[Dataset excerpt]
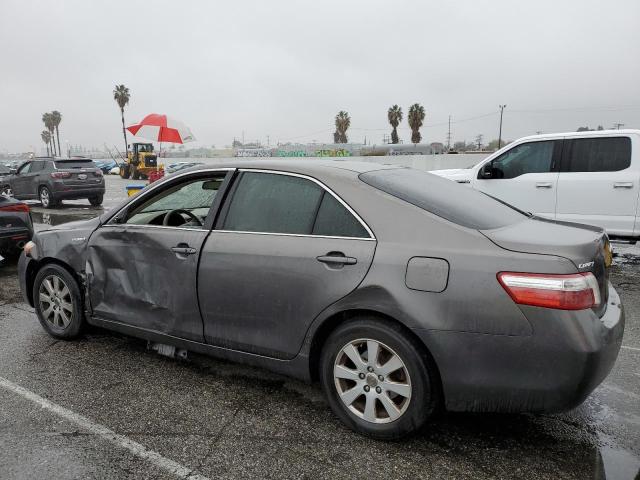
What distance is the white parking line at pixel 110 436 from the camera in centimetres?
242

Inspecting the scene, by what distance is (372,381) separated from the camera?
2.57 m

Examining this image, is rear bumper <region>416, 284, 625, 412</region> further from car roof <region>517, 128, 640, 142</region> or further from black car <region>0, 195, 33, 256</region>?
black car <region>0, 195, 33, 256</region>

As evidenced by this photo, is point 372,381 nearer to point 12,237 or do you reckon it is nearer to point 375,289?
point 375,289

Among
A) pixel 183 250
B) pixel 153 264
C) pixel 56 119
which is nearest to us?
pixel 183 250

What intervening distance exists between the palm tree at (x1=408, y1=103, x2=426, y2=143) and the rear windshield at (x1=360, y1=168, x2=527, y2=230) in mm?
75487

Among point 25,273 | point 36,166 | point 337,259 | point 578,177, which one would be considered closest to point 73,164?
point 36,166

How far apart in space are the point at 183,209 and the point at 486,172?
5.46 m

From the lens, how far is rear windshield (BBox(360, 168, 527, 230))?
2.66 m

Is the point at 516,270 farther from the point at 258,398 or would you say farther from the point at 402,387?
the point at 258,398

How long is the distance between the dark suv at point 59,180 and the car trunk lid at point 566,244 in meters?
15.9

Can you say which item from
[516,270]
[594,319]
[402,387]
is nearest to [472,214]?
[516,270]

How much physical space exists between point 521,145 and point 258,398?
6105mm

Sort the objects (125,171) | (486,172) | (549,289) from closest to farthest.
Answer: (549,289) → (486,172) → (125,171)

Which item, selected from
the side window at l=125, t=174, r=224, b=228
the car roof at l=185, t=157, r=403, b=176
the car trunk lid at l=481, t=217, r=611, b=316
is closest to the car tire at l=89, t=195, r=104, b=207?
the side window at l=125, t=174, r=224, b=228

==

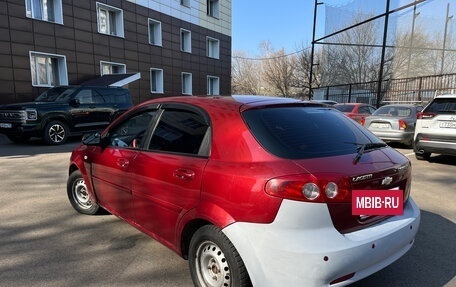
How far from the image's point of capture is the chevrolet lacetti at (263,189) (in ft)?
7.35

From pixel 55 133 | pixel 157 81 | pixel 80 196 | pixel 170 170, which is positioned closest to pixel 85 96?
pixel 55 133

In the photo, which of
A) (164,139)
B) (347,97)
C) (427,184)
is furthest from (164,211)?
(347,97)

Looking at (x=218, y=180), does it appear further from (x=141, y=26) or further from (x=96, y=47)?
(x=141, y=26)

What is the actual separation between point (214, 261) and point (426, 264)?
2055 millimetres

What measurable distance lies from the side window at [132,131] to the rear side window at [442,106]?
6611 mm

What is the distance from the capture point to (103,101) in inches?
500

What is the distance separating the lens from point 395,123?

-- PROBLEM DESCRIPTION --
Starting at the line that contains "From the lens, how" and ending at the line that contains "Answer: (549,289) → (486,172) → (125,171)", reproduce that part of the material with "dark suv" swapped out for "dark SUV" and nothing else altered.

-- RESPONSE FOR THIS EXERCISE --
From the lens, how far is rear windshield (BBox(360, 168, 527, 230))?
2.66 m

Is the point at 516,270 farther from the point at 258,398 or would you say farther from the point at 402,387?
the point at 258,398

How long is the distance between the dark SUV at point 59,180 and the car trunk lid at point 566,244 in meters?
15.9

Can you say which item from
[516,270]
[594,319]
[402,387]
is nearest to [472,214]?
[516,270]

How much physical space exists between point 521,145 and point 258,398?
6105mm

Sort the objects (125,171) | (486,172) | (549,289) from closest to farthest.
Answer: (549,289) → (486,172) → (125,171)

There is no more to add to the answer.